In 2016, I made the difficult but necessary decision to separate from my husband. In March 2017, I packed a backpack, booked a one-way ticket, and left everything I had known behind. What followed was a seven-year pilgrimage across South America, South Africa, and Southeast Asia. I lived in ashrams and intentional communities, embraced unfamiliar ways of being, and allowed my old Self to slowly dissolve. It was during this time that I began to understand the true depth of Yoga. Not as something you do, but something you are. I started taking more time in silence and isolation and away from the noise of the world. I began sitting in meditation for longer periods; one-day, five-days, ten-days, eventually entering a ten-day solo dark room in Indonesia. Alone in complete darkness, with no distractions and nowhere to run, I was held in infinite bliss for days. I melted into the Womb of Creation and met God - my Self - in the most intimate way. I felt like a part of me died and I was reborn into inner truth. It was an experience like no other and I feel utterly blessed that I'm able to touch this place of infinite ecstacy.

Love in Action

In 2024, life brought me into yet another profound initiation; caring for my Mum during the final nine months of her life. She was bedridden, immobile, and gradually fading. Being by her side every day, tending to her needs, holding space for her dignity and her pain, was the most challenging experience of my life, and equally, the most moving. Watching your mother transition changes you. It strips away illusions. It calls you into a deeper kind of love. It reminded me again of the preciousness of presence and my love for God only grew stronger through that time. Suffering did not distance me from the Divine. It revealed the Divine in all things. As synchronicity would have it, she transitioned on the 21st July 2025 - my 41st birthday. Some may see this as a tragedy. I see it as a Divinely perfect. A sacred circle completing itself. The kind of cosmic alignment that words often fall short of describing. Her soul departing on the same day mine arrived. Life and death, held in the same beautiful breath.

My Greatest Teacher

I’ve come to realise there is a deep well of wisdom within each of us, but it only reveals itself when the mental chatter begins to quieten. In a world that glorifies noise, speed, and surface level interactions, silence invites us into something far more real: presence, depth, and truth. It’s in the silence that I’ve encountered God most clearly, not as a concept, but as a felt experience. Alive, loving, and ever-present.

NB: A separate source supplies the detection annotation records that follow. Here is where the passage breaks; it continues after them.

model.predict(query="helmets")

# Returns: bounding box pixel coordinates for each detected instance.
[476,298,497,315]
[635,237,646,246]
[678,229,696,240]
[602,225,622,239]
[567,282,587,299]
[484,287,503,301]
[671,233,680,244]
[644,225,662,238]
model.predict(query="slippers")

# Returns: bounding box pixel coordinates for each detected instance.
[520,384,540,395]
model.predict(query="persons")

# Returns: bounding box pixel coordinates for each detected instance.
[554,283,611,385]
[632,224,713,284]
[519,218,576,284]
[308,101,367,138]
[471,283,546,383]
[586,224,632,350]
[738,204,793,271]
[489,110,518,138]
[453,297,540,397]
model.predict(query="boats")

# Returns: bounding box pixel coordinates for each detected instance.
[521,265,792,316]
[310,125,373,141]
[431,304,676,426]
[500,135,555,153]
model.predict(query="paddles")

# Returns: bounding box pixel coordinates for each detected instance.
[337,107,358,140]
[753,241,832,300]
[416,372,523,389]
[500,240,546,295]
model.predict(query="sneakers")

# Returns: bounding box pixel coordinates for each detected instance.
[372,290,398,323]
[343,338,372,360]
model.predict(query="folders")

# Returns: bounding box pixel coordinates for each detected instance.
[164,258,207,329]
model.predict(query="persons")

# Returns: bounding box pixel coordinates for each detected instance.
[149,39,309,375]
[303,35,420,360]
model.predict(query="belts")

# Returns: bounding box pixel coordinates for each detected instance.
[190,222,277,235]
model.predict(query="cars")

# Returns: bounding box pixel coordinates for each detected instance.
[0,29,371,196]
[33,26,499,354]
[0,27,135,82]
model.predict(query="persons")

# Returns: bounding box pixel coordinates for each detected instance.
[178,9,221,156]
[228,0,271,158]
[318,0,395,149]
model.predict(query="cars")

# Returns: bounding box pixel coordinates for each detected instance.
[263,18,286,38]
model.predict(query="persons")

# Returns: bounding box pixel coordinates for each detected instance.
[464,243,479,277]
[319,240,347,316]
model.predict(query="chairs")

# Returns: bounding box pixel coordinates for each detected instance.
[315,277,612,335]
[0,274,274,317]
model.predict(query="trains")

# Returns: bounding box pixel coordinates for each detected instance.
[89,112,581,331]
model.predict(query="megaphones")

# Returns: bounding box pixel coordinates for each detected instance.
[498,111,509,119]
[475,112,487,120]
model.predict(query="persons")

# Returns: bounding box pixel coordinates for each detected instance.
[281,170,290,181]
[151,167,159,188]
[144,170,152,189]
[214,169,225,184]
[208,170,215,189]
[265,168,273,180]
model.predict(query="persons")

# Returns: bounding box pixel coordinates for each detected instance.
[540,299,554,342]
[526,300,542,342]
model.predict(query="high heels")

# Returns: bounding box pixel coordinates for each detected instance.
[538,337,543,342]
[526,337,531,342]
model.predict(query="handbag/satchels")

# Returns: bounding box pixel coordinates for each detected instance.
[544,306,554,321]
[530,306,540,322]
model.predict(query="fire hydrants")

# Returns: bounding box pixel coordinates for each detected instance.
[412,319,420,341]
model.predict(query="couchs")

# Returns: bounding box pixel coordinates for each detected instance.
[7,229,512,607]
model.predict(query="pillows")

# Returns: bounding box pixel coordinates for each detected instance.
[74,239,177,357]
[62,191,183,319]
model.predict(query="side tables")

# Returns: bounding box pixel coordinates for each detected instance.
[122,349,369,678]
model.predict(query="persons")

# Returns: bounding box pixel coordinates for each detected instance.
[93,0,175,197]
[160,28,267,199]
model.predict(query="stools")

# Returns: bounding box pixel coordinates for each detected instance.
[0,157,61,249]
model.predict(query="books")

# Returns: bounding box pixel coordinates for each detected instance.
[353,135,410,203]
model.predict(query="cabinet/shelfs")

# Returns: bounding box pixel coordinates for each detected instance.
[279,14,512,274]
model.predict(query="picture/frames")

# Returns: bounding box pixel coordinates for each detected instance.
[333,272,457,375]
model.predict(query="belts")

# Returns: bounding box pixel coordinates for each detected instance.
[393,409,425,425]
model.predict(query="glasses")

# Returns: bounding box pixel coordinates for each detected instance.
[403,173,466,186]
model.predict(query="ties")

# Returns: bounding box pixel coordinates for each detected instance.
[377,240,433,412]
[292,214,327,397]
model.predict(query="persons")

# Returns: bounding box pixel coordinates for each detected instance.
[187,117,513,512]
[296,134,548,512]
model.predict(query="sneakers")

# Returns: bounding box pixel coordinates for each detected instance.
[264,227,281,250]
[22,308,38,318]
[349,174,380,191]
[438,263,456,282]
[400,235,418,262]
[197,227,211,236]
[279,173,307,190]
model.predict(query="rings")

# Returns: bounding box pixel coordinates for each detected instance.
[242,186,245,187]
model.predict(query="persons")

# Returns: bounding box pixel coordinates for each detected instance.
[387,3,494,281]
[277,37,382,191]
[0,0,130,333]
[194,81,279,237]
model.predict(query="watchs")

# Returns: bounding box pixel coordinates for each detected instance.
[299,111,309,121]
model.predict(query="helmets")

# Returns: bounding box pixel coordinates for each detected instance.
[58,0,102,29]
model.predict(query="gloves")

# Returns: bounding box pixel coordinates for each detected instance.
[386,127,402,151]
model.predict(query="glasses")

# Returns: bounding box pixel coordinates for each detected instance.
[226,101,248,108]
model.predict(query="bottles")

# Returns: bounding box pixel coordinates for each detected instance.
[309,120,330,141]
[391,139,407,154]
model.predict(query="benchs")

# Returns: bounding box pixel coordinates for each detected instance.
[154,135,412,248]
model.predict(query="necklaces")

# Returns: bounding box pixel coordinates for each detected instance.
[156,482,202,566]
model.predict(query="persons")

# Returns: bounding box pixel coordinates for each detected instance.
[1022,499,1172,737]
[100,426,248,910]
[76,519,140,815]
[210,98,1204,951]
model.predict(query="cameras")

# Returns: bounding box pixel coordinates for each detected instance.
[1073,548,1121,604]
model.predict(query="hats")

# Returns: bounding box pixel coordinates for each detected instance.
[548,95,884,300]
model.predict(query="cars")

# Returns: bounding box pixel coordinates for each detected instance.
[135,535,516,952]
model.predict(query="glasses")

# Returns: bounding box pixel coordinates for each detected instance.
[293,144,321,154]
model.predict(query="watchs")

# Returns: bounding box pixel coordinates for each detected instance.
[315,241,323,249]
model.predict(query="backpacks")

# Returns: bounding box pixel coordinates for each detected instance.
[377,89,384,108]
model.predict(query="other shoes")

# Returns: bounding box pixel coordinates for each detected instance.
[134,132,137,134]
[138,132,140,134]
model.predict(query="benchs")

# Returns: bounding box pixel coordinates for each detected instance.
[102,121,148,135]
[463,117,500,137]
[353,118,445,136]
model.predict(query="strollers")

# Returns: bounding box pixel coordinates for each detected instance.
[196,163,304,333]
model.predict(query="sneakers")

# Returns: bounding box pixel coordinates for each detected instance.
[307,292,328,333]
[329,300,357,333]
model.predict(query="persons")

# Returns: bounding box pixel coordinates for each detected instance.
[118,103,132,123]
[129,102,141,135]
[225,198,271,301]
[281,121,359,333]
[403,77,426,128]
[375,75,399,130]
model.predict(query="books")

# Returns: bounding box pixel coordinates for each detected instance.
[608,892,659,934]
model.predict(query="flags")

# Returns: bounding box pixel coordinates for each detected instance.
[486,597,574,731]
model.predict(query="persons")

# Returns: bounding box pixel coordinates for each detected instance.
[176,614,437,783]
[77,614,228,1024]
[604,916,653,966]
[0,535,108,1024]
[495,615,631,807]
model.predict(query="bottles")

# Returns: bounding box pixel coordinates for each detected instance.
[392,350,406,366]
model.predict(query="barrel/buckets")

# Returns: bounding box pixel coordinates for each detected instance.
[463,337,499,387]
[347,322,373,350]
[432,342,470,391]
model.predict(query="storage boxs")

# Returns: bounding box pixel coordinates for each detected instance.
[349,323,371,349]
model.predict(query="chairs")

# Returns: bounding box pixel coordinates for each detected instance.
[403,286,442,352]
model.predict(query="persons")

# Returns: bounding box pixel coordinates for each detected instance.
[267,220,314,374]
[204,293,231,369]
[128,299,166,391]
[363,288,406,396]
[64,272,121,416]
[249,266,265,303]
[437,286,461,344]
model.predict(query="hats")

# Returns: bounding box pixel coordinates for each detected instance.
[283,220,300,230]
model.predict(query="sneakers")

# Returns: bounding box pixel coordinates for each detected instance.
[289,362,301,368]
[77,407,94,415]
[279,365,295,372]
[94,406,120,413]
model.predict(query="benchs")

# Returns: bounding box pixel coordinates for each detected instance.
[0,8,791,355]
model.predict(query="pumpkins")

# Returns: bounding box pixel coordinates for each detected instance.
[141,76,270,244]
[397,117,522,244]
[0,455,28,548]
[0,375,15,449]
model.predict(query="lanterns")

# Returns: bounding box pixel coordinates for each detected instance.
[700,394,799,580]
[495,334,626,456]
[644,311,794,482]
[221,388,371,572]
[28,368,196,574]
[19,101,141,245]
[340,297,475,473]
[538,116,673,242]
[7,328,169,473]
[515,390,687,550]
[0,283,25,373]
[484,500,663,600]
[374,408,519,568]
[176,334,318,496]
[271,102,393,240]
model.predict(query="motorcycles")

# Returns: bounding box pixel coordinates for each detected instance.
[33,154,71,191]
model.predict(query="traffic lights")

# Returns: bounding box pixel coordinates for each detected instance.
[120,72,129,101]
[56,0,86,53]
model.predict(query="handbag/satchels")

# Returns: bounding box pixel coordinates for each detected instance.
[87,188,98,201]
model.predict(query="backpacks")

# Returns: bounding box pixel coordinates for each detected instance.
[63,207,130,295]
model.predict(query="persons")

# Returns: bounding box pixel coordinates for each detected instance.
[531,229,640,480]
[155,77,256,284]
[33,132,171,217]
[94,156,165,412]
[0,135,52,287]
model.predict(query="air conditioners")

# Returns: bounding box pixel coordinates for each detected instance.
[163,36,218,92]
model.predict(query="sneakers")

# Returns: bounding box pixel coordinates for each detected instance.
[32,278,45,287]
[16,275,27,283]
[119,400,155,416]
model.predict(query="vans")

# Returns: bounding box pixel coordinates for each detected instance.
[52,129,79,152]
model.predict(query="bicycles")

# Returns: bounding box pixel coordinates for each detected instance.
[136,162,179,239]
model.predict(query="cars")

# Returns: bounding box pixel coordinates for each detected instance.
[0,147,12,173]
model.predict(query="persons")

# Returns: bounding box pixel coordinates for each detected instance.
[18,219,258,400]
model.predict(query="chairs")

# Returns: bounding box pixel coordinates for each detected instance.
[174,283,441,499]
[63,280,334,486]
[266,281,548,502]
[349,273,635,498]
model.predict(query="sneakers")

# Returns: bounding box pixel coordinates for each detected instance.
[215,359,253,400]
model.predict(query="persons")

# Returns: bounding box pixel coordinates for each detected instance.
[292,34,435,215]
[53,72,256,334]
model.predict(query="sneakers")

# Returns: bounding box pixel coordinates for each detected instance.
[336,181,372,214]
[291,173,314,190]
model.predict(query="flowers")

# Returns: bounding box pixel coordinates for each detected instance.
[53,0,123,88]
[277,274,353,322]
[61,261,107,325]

This is where I teach, mentor, and guide from. Not from theory alone, but from that quiet, sacred space within. A space shaped by lived experience, loss, surrender, and devotion and pure love for All. I create spaces for others to hear themselves again. To meet the parts of them that have been buried under years of conditioning, distraction, or pain. This brought me to the essence of what Yoga truly is. Not a practice on the mat, but a way of living with presence, reverence, and remembrance.

Though I was not with my Mum in her final hours, I had walked closely beside her for the nine months leading up to her passing. Her choice to go alone felt like her final teaching to me, an act of grace, of release, of soul sovereignty.

That experience taught me more about presence, detachment, and divine trust than any book or training ever could. It was Yoga in its rawest, most sacred form: the union of life and death, love and letting go.

This is why I teach. Not to simply share techniques. But to walk beside others as they journey inward. To help them peel away the noise of the world. And to remember the quiet, powerful truth of who they really are. Yoga is the path that carried me home. And now it is my purpose to walk with others as they find their way back, too.